▸ **What to do**
Transcribe every entry that follows exactly, omitting all pictures.

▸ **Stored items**
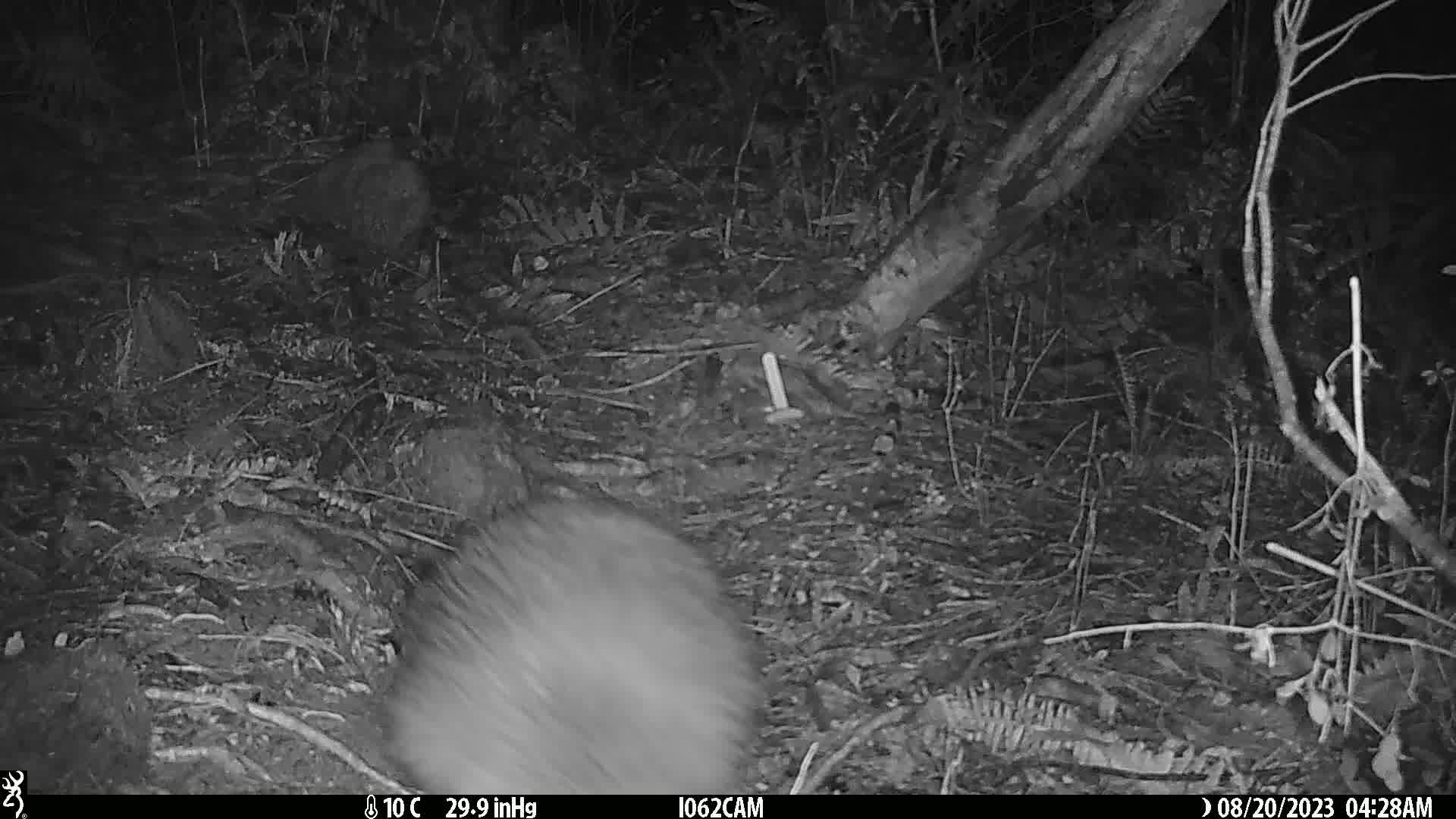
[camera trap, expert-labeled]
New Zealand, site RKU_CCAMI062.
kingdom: Animalia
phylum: Chordata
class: Aves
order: Apterygiformes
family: Apterygidae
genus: Apteryx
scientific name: Apteryx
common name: kiwi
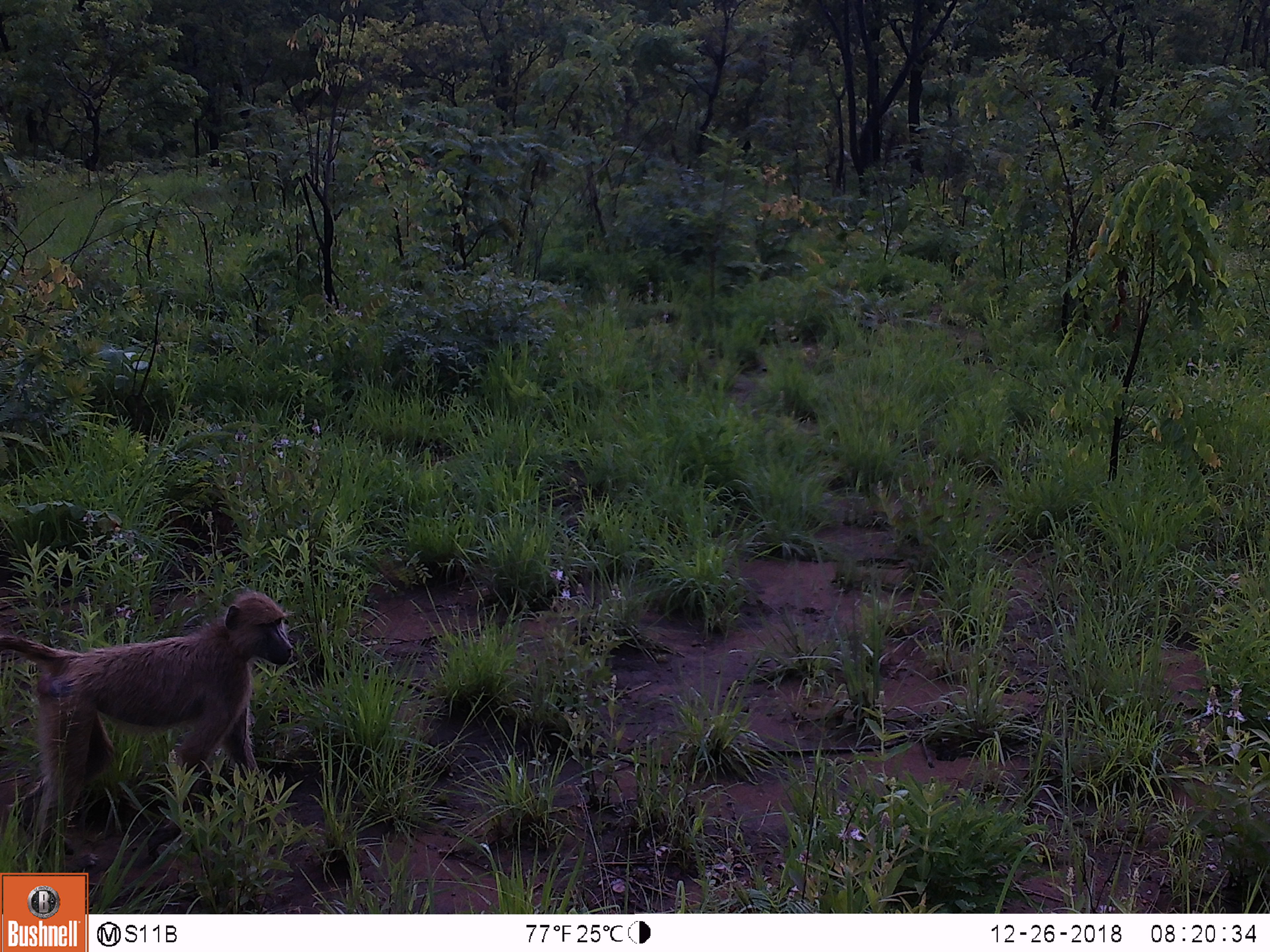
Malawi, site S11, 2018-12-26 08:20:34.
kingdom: Animalia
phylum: Chordata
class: Mammalia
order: Primates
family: Cercopithecidae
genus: Papio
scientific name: Papio cynocephalus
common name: yellow baboon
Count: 1.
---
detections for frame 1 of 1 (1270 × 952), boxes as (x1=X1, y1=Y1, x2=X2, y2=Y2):
yellow baboon: (x1=0, y1=572, x2=305, y2=857)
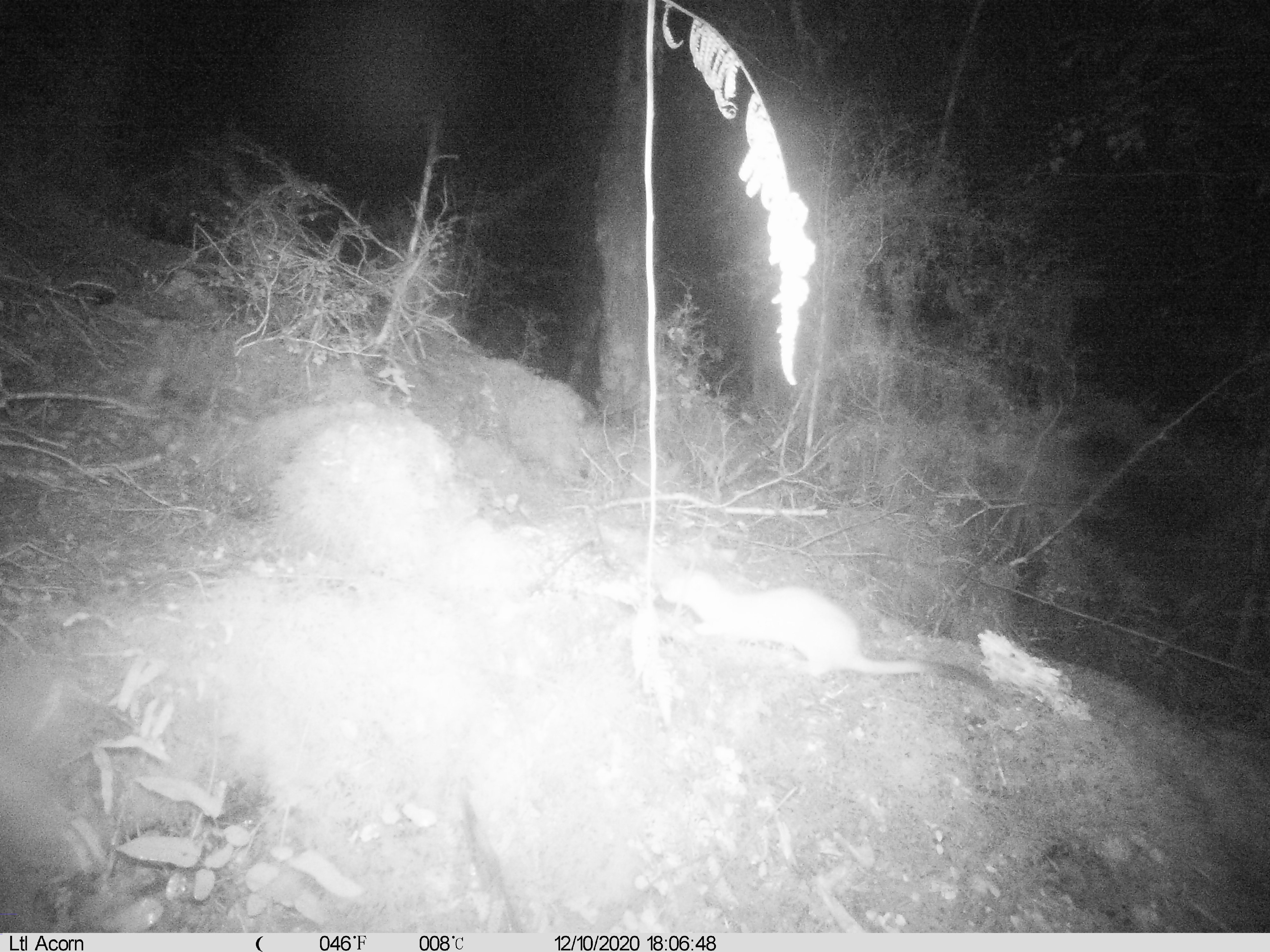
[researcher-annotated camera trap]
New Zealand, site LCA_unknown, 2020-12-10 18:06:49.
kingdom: Animalia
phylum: Chordata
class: Mammalia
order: Carnivora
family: Mustelidae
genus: Mustela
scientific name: Mustela erminea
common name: stoat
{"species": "stoat (Mustela erminea)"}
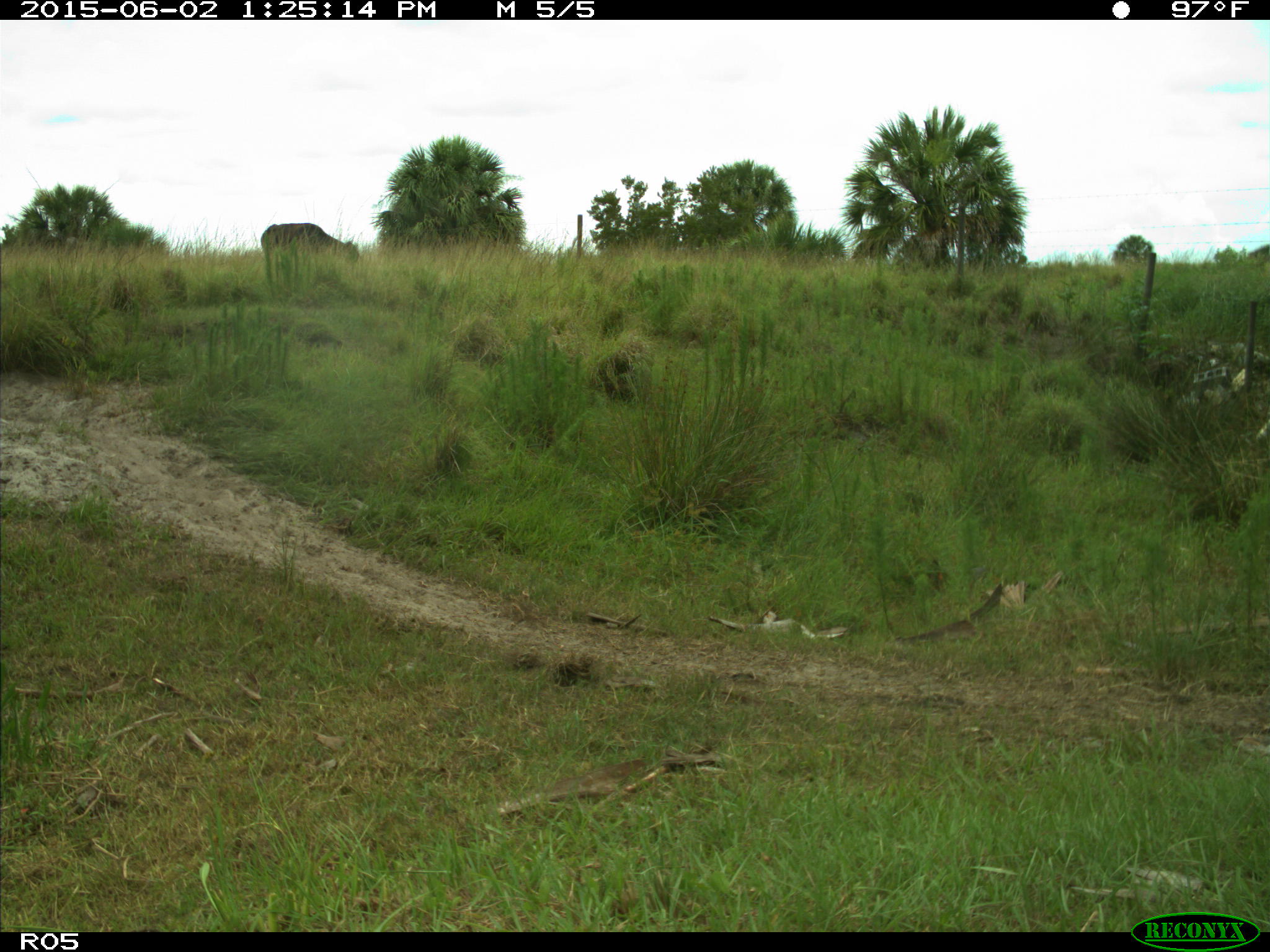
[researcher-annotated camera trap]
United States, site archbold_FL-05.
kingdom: Animalia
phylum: Chordata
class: Mammalia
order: Artiodactyla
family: Bovidae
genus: Bos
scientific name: Bos taurus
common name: domestic cow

▸ **Final answer**
[camera trap, expert-labeled]
New Zealand, site RKU_CCAMI062.
kingdom: Animalia
phylum: Chordata
class: Aves
order: Apterygiformes
family: Apterygidae
genus: Apteryx
scientific name: Apteryx
common name: kiwi
Malawi, site S11, 2018-12-26 08:20:34.
kingdom: Animalia
phylum: Chordata
class: Mammalia
order: Primates
family: Cercopithecidae
genus: Papio
scientific name: Papio cynocephalus
common name: yellow baboon
Count: 1.
---
detections for frame 1 of 1 (1270 × 952), boxes as (x1=X1, y1=Y1, x2=X2, y2=Y2):
yellow baboon: (x1=0, y1=572, x2=305, y2=857)
[researcher-annotated camera trap]
New Zealand, site LCA_unknown, 2020-12-10 18:06:49.
kingdom: Animalia
phylum: Chordata
class: Mammalia
order: Carnivora
family: Mustelidae
genus: Mustela
scientific name: Mustela erminea
common name: stoat
{"species": "stoat (Mustela erminea)"}
[researcher-annotated camera trap]
United States, site archbold_FL-05.
kingdom: Animalia
phylum: Chordata
class: Mammalia
order: Artiodactyla
family: Bovidae
genus: Bos
scientific name: Bos taurus
common name: domestic cow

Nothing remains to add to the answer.